A segunda foto, coitada, foi feita com flash direto. Repare nas sombras horrendas projetadas pela cadeira e a pela planta, na parede, atrás dos anjos, do reflexo do flash nas taças... coisa do demônio. Bem que você disse "eu odeio flash". Cara (ou moçoila) esperto(a).



A terceira foto foi feita com... flash!!! Ora, mas como, dirá você. Simples. Flashes que não são aqueles que vem embutidos na câmera frequentemente tem o recurso de poder apontar o flash para o teto ("bounce").

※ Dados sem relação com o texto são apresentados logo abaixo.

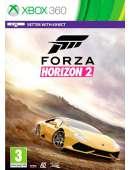 xbox 360 Forza Horizon 2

Alguns, além do "bounce" (movimento vertical), também possuem o movimento horizontal da cabeça do flash ("swivel"). Com isso dá pra apontar o flash para (quase) tudo quanto é lado. Fora a possibilidade se se usar o flash desacoplado da câmera, disparado por fio, rádio-freqüência ou fotocélula (mas isso tudo fica para um post futuro).

Em resumo, a suavidade da luz (qualquer luz) é relativa ao tamanho relativo da fonte emissora de luz em relação ao objeto fotografado. Um flash é uma luz pequena (diz-se pontual): a cabeça do flash é infinitamente menor do que um bom lustre. Então a luz é mais "dura" (mais focada, mais sombras). Mas se apontamos para o teto (ou para uma sombrinha reflexiva usada por fotógrafos), a luz se espalha e volta. Então a nossa fonte de luz passa a ser boa parte do teto (nosso refletor), e isso é bem maior do que o lustre, por exemplo. Ou mesmo maior do que a janela, dependendo da janela. No caso da sombrinha, a fonte de luz fica do tamanho do diâmetro da sombrinha. Quanto mais próxima do objeto fotografado, maior o tamanho relativo da fonte de luz e portanto maior a suavidade da luz.

Se o que você pensou é "ah, mas não quero (ou posso) investir em um flash externo", bem, você já tomou a sua decisão quanto a que tipo de fotos vai tirar à noite. Ou tremidas (mesmo o estabilizador ótico e/ou ISO alto não fazem milagres completos) ou então com o delicioso visual de explosão nuclear. A decisão é de cada um; estética, gosto e capacidade financeira são assuntos complexos.

Se você pensou "puxa, minha digital nem sapata de flash tem", bem, complicou um pouco. Tem uns paliativos por aí, como flashes escravos, mas dificilmente isso vai resolver adequadamente. Se a qualidade da luz nas fotos à noite para você é importante, é bom que sua máquina tenha pelo menos uma sapata de flash.

Abs!!!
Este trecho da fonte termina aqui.